By analyzing existing cross correlation between Prysmian SpA and ABB, you can compare the effects of market volatilities on Prysmian SpA and ABB and check how they will diversify away market risk if combined in the same portfolio for a given time horizon. You can also utilize pair trading strategies of matching a long position in Prysmian SpA with a short position of ABB. Check out your portfolio center. Please also check ongoing floating volatility patterns of Prysmian SpA and ABB.

Diversification Opportunities for Prysmian SpA and ABB

0.87
  Correlation Coefficient

Very poor diversification

The 3 months correlation between Prysmian and ABB is 0.87. Overlapping area represents the amount of risk that can be diversified away by holding Prysmian SpA and ABB in the same portfolio, assuming nothing else is changed. The correlation between historical prices or returns on ABB and Prysmian SpA is a relative statistical measure of the degree to which these equity instruments tend to move together. The correlation coefficient measures the extent to which returns on Prysmian SpA are associated (or correlated) with ABB. Values of the correlation coefficient range from -1 to +1, where. The correlation of zero (0) is possible when the price movement of ABB has no effect on the direction of Prysmian SpA i.e., Prysmian SpA and ABB go up and down completely randomly.

Pair Corralation between Prysmian SpA and ABB

Assuming the 90 days horizon Prysmian SpA is expected to generate 2.17 times more return on investment than ABB. However, Prysmian SpA is 2.17 times more volatile than ABB. It trades about 0.11 of its potential returns per unit of risk. ABB is currently generating about 0.15 per unit of risk. If you would invest  4,592  in Prysmian SpA on January 25, 2024 and sell it today you would earn a total of  755.00  from holding Prysmian SpA or generate 16.44% return on investment over 90 days.
Time Period3 Months [change]
DirectionMoves Together 
StrengthStrong
Accuracy100.0%
ValuesDaily Returns

Prysmian SpA  vs.  ABB

 Performance 
       Timeline  
Prysmian SpA 

Risk-Adjusted Performance

7 of 100

 
Weak
 
Strong
OK
Compared to the overall equity markets, risk-adjusted returns on investments in Prysmian SpA are ranked lower than 7 (%) of all global equities and portfolios over the last 90 days. Despite nearly abnormal primary indicators, Prysmian SpA reported solid returns over the last few months and may actually be approaching a breakup point.
ABB 

Risk-Adjusted Performance

12 of 100

 
Weak
 
Strong
Good
Compared to the overall equity markets, risk-adjusted returns on investments in ABB are ranked lower than 12 (%) of all global equities and portfolios over the last 90 days. Despite nearly abnormal basic indicators, ABB reported solid returns over the last few months and may actually be approaching a breakup point.

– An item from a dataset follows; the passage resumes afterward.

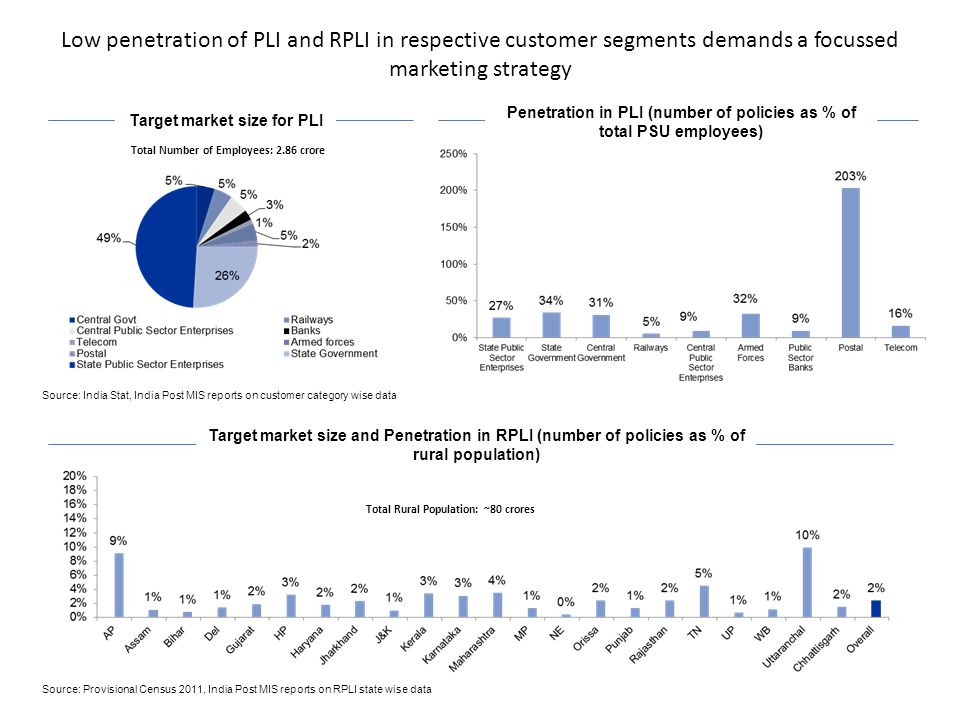 Low penetration of PLI and RPLI in respective customer segments demands a focussed marketing strategy Target market size for PLI Target market size and Penetration in RPLI (number of policies as % of rural population) Penetration in PLI (number of policies as % of total PSU employees) Total Number of Employees: 2.86 crore Total Rural Population: ~80 crores Source: India Stat, India Post MIS reports on customer category wise data Source: Provisional Census 2011, India Post MIS reports on RPLI state wise data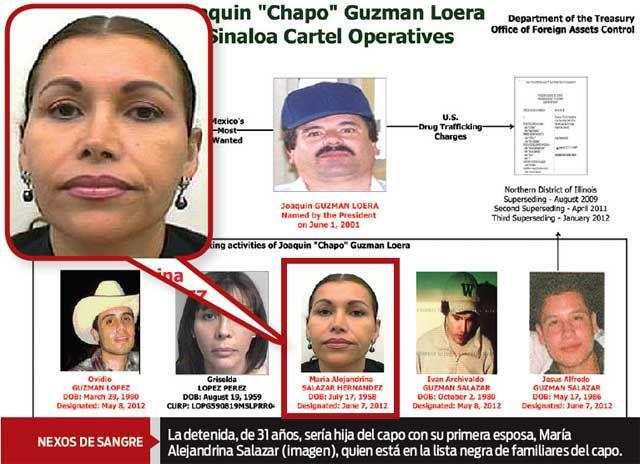 Detienen a la supuesta hija de 'El Chapo' Guzmán en EU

Prysmian SpA and ABB Volatility Contrast

   Predicted Return Density   
       Returns  

Pair Trading with Prysmian SpA and ABB

The main advantage of trading using opposite Prysmian SpA and ABB positions is that it hedges away some unsystematic risk. Because of two separate transactions, even if Prysmian SpA position performs unexpectedly, ABB can make up some of the losses. Pair trading also minimizes risk from directional movements in the market. For example, if an entire industry or sector drops because of unexpected headlines, the short position in ABB will offset losses from the drop in ABB's long position.
The idea behind Prysmian SpA and ABB pairs trading is to make the combined position market-neutral, meaning the overall market's direction will not affect its win or loss (or potential downside or upside). This can be achieved by designing a pairs trade with two highly correlated stocks or equities that operate in a similar space or sector, making it possible to obtain profits through simple and relatively low-risk investment.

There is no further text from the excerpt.